Extract provided ->
------------------------

Thus, \(76\) test problems have been considered in this study. For each algorithm in this paper (see following subsections) 100 runs have been performed. Each run has been continued for \(5000\,{\times }\, n\) fitness evaluations, where \(n\) is the dimensionality of the problem. For each test problem and each algorithm, the average final fitness value \(\pm \) standard deviation over the \(100\) available runs has been computed. In order to strengthen the statistical significance of the results, for each test problem the Wilcoxon Rank-Sum test (Wilcoxon 1945) has been also applied, with a confidence level of \(0.95\).

The following algorithms with respective parameter setting have been considered for comparison against RIS.

  • Three Stage Optimal Memetic Exploration (3SOME) proposed in Iacca et al. (2012a) with inheritance factor \(\alpha _e=0.05\), middle distance exploration hyper-cube size \(\delta \) equal to 20 % of the total decision space width, coefficient of generated points at each activation of the middle distance exploration \(k=4\), short distance exploration radius \(\rho =0.4\) and local budget fixed to \(150\) iterations.

  • Comprehensive Learning Particle Swarm Optimizer (CLP SO) proposed in Liang et al. (2006) with population size equal to \(60\) individuals.

------------------------

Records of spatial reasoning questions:

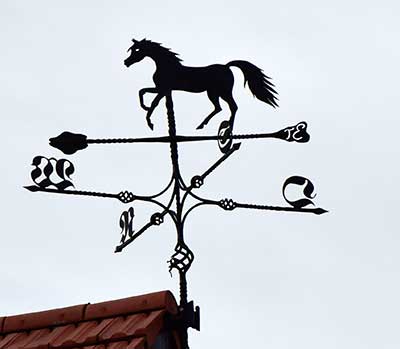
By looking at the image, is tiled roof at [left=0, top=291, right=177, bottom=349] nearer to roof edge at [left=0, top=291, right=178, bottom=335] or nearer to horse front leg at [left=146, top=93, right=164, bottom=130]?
roof edge at [left=0, top=291, right=178, bottom=335]

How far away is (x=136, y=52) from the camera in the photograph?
6121 mm

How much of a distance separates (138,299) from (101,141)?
1175mm

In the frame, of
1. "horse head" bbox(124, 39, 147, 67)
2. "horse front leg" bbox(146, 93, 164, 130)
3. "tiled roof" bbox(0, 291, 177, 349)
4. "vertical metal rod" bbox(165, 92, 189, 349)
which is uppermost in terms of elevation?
"horse head" bbox(124, 39, 147, 67)

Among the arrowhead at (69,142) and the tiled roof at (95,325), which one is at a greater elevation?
the arrowhead at (69,142)

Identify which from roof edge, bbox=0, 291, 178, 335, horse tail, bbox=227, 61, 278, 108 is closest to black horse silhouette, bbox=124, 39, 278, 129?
horse tail, bbox=227, 61, 278, 108

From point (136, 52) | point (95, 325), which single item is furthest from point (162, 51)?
point (95, 325)

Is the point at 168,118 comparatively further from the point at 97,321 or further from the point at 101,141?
the point at 97,321

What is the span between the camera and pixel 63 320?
512 centimetres

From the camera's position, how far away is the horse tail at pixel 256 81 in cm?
608

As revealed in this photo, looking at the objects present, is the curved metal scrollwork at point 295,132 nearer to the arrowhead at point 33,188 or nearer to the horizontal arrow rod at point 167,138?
the horizontal arrow rod at point 167,138

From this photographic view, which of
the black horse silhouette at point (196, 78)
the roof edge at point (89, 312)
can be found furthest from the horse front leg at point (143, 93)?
the roof edge at point (89, 312)

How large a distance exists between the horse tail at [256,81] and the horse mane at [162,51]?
12.5 inches

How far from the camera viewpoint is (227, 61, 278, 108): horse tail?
608cm

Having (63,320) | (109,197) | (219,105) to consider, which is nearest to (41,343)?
(63,320)
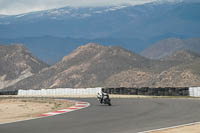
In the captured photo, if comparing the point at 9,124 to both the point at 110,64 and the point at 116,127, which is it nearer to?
the point at 116,127

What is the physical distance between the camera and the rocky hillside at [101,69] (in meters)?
131

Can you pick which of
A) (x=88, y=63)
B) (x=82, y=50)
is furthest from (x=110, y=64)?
(x=82, y=50)

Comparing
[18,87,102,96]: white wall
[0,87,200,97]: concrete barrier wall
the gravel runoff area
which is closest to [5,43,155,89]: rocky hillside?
[18,87,102,96]: white wall

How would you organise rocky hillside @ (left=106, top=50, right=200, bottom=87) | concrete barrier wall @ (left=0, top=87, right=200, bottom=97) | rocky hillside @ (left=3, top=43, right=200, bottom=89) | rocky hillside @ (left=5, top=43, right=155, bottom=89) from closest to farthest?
1. concrete barrier wall @ (left=0, top=87, right=200, bottom=97)
2. rocky hillside @ (left=106, top=50, right=200, bottom=87)
3. rocky hillside @ (left=3, top=43, right=200, bottom=89)
4. rocky hillside @ (left=5, top=43, right=155, bottom=89)

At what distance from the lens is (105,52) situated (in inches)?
6713

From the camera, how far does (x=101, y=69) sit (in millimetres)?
160750

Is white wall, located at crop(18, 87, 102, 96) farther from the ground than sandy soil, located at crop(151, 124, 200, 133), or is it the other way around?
white wall, located at crop(18, 87, 102, 96)

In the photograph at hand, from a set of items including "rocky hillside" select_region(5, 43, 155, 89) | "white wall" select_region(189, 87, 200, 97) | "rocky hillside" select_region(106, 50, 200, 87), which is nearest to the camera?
"white wall" select_region(189, 87, 200, 97)

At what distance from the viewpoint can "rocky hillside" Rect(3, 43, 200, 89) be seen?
5172 inches

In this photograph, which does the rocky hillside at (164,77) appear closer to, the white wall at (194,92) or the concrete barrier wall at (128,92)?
the concrete barrier wall at (128,92)

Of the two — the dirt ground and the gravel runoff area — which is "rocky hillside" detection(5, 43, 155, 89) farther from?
the gravel runoff area

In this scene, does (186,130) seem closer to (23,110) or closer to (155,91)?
(23,110)

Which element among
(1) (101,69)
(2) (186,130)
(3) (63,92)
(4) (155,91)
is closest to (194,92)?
(4) (155,91)

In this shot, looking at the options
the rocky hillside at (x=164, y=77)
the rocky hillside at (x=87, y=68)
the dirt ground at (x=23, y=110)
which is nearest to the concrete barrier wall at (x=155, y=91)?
the dirt ground at (x=23, y=110)
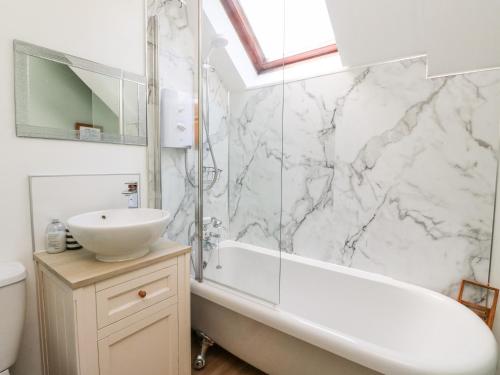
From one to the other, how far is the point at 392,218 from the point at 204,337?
142 centimetres

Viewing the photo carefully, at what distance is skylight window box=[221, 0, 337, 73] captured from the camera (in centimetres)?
194

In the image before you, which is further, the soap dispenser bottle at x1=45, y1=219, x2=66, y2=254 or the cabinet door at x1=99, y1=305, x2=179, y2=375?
the soap dispenser bottle at x1=45, y1=219, x2=66, y2=254

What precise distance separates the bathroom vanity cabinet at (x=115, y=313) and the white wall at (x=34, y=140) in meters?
0.11

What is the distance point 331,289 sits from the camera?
1838 millimetres

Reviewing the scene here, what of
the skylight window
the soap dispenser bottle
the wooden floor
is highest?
the skylight window

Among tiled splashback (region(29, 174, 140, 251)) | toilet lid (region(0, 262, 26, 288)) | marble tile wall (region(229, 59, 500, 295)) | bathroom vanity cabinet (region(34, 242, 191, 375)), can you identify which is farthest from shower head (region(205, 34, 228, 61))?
toilet lid (region(0, 262, 26, 288))

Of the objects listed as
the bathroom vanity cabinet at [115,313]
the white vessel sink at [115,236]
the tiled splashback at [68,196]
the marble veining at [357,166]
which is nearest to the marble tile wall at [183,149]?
the marble veining at [357,166]

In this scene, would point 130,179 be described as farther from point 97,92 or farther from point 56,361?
point 56,361

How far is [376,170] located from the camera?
5.75ft

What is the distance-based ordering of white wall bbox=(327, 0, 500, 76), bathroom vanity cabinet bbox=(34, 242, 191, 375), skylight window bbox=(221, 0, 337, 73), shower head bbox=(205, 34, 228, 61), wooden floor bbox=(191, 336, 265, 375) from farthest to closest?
skylight window bbox=(221, 0, 337, 73) → shower head bbox=(205, 34, 228, 61) → wooden floor bbox=(191, 336, 265, 375) → white wall bbox=(327, 0, 500, 76) → bathroom vanity cabinet bbox=(34, 242, 191, 375)

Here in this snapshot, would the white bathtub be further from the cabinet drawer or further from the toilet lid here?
the toilet lid

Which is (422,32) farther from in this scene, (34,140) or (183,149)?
(34,140)

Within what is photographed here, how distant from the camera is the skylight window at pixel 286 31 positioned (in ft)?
6.35

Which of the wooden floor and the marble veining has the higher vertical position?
the marble veining
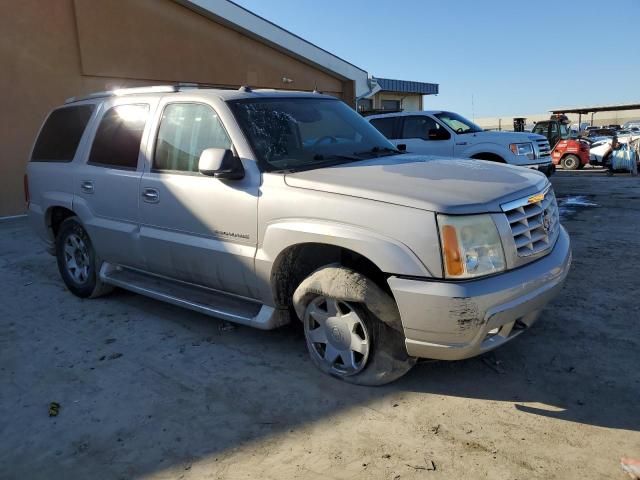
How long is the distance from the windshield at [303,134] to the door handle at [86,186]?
70.7 inches

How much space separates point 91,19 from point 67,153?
7.00 meters

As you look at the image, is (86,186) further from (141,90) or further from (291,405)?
(291,405)

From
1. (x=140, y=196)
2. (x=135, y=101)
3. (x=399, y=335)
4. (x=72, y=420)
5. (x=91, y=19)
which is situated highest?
(x=91, y=19)

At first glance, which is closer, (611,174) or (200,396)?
(200,396)

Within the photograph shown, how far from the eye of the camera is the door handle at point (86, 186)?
4.82m

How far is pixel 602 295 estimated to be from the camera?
4.77 meters

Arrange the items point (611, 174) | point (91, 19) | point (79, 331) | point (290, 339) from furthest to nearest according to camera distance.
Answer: point (611, 174) → point (91, 19) → point (79, 331) → point (290, 339)

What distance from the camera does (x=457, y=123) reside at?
11.3 metres

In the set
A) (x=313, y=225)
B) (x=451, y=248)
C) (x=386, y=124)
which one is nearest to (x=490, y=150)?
(x=386, y=124)

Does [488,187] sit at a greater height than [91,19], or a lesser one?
lesser

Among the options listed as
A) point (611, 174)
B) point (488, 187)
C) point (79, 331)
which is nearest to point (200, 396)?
point (79, 331)

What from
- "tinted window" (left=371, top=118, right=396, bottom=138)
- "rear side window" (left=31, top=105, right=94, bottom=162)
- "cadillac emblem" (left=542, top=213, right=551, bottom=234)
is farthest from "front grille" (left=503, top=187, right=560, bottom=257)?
"tinted window" (left=371, top=118, right=396, bottom=138)

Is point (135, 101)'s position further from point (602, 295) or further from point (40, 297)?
point (602, 295)

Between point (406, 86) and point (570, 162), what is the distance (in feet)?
43.2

------------------------

Task requirements ->
1 - List every parameter that the algorithm comparison excerpt sets for 3SOME, along with the value it gives for each.
2 - Duplicate the stretch of the algorithm comparison excerpt from "Thus, \(76\) test" through "comparison against RIS.".
3 - Pick up the algorithm comparison excerpt after its last sentence and keep writing it.
The material has no role in this work.

Per-task outputs ->
1 -
- Inheritance factor: α_e = 0.05
- Middle distance exploration hyper-cube size δ: 20 % of the total decision space width
- Coefficient of generated points at each activation of the middle distance exploration: k = 4
- Short distance exploration radius: ρ = 0.4
- Local budget: 150 iterations

2 -
Thus, \(76\) test problems have been considered in this study. For each algorithm in this paper (see following subsections) 100 runs have been performed. Each run has been continued for \(5000\,{\times }\, n\) fitness evaluations, where \(n\) is the dimensionality of the problem. For each test problem and each algorithm, the average final fitness value \(\pm \) standard deviation over the \(100\) available runs has been computed. In order to strengthen the statistical significance of the results, for each test problem the Wilcoxon Rank-Sum test (Wilcoxon 1945) has been also applied, with a confidence level of \(0.95\).

The following algorithms with respective parameter setting have been considered for comparison against RIS.

3 -
  • Adaptive Differential Evolution (JADE) proposed in Zhang and Sanderson (2009) with population size equal to \(60\) individuals, group size factor \(p=0.05\) and parameters adaptation rate factor \(c=0.1\).

  • Cooperatively Coevolving Particle Swarms Optimizer (CCPSO2) proposed in Li and Yao (2012) with population size equal to \(30\) individuals, Cauchy/Gaussian-sampling selection probability \(p=0.5\) and set of potential group sizes \(S=\{2, 5, 10\}\), \(S=\{2, 5, 10, 50, 100\}\), \(S=\{2, 5, 10, 50, 100, 250\}\) for experiments in \(30\), \(100\) and \(1000\) dimensions, respectively.

  • Memetic Algorithm with CMA-ES Chains (MA-CMA-Chains) proposed in Molina et al. (2010a) with population size equal to \(60\) individuals, probability of updating a chromosome by mutation equal to \(0.125\), local/global search ratio \(r_{L\over G}=0.5\), BLX-\(\alpha \) crossover with \(\alpha =0.5\), \(n_{ass}\) parameter for Negative Assortative Mating set to \(3\), LS intensity stretch \(I_{str}=500\) and threshold \(\delta ^{\min }_{LS}=10^{-8}\).

  • Modified Differential Evolution with p-Best Crossover (MDE-pBX) proposed in Islam et al. (2012) with population size equal to \(100\) individuals and group size \(q\) equal to 15 % of the population size.

  • Parallel Memetic Structure (PMS) proposed in Caraffini et al. (2013) with inheritance factor \(\alpha _e\) set equal to \(0.95\), initial search radius \(\rho \) equal to \(0.4\) and computational budget for the first local searcher set to \(150\) iterations. Regarding the second local searcher \(h\) is initialised as a vector of \(0.1\), \(\alpha =2\), \(\beta =0.5\), while \(\varepsilon \) has been set equal to \(10^{-5}\).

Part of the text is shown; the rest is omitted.